Varca il cancello della sua villa di Ameglia, nello spezzino, in cui è rimasto recluso per 86 giorni. Si concede qualche battuta («ancora dietro le sbarre no, non va bene», scherza ammiccando all’inferriata: «E nessuno dica che sono vestito a strisce»). E sorridente saluta la selva di telecamere: «È stata messa in discussione l’autonomia della politica. Qualcosa che dovrà far discutere le aule della giustizia e quelle della democrazia». È di nuovo libero, Giovanni Toti. Dopo quasi tre mesi ai domiciliari, ieri il gip di Genova Paola Faggioni ha firmato la revoca della misura cautelare per l’ormai ex governatore ligure, arrestato il 7 maggio scorso insieme all’imprenditore portuale Aldo Spinelli (che invece resta ai domiciliari).

L’ORDINANZA

Una decisione che come spiegato dalla stessa procura genovese e riconosciuto nell’ordinanza del gip, è stata resa possibile in sostanza alle dimissioni di Toti da presidente. Un passo indietro che per i magistrati avrebbe «sensibilmente affievolito» le esigenze cautelari, facendo venir meno il rischio di reiterazione del reato «nonostante l’estrema gravità delle condotte criminose».

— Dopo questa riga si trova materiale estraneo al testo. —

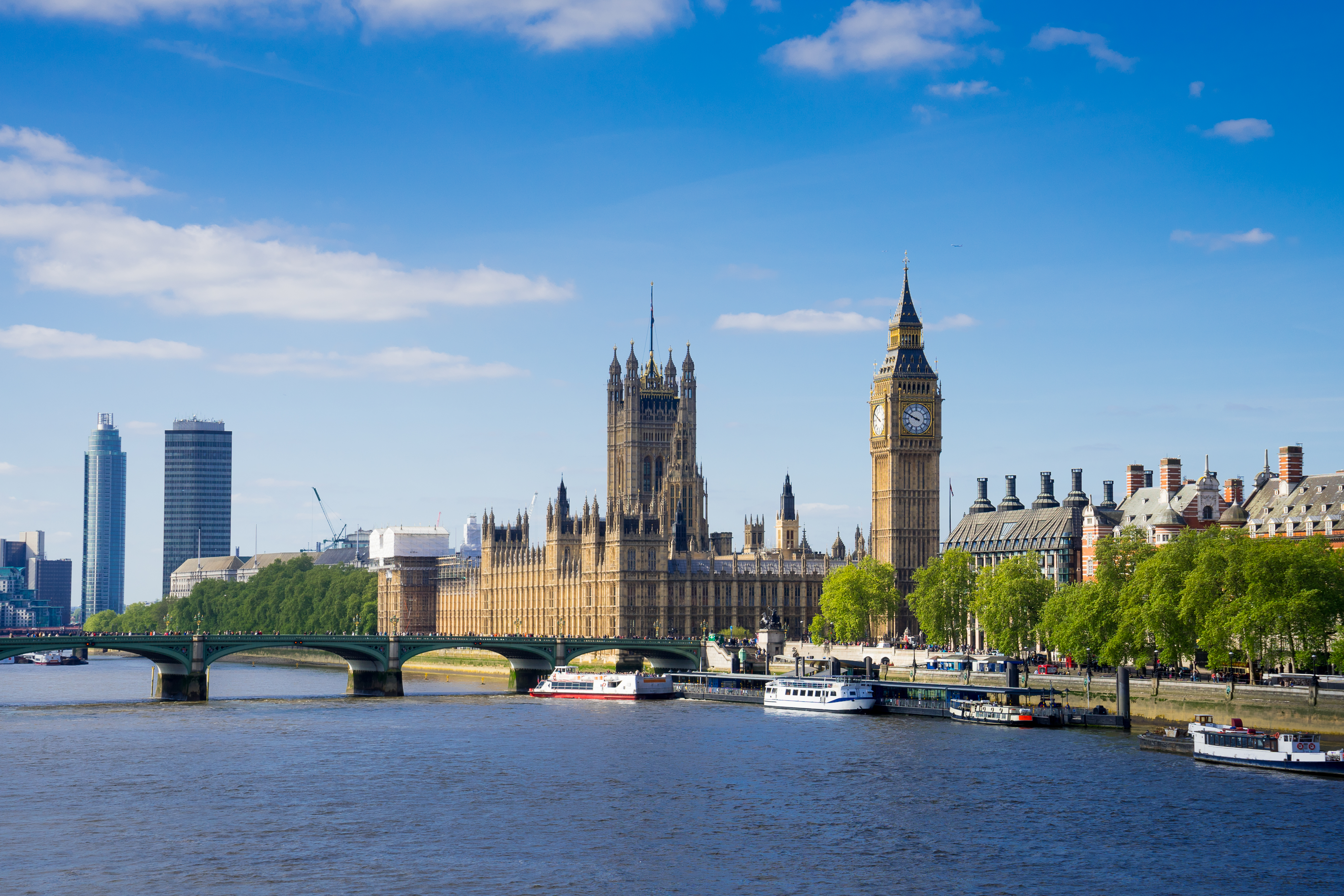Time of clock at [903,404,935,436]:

Ed è proprio questo aspetto, la scelta di fatto tra la libertà o il continuare il mandato elettorale, contro cui punta il dito Toti nel suo primo post social dall’arresto. L’inchiesta genovese per corruzione elettorale e voto di scambio è «un processo alla politica», scrive l’ex governatore: «Ai finanziamenti, trasparenti e legali, agli atti, anch’essi legali e legittimi, che abbiamo ritenuto necessari e utili a far crescere la nostra terra». Un nodo che «spero sia oggetto di vera e definitiva riflessione della politica», avverte, almeno «di coloro che non ritengono di usare opportunisticamente la giustizia a scopo politico». Cioè il centrosinistra, che aveva chiesto le dimissioni con una manifestazione di piazza «festeggiando l’aiuto arrivato» dalla procura. «Mai come in questo caso – prosegue lo sfogo di Toti – l’autonomia della politica, la sovranità popolare, il suo finanziamento trasparente» sono stati «al centro del confronto tra la giustizia e il potere sovrano del popolo». Ed è il ruolo di primo piano della democrazia che rivendica l’ex governatore: «I magistrati interpretano le leggi, ma la politica quelle leggi le fa». E «l’autonomia della politica, come quella della giustizia, dovrebbero essere un patrimonio di tutti».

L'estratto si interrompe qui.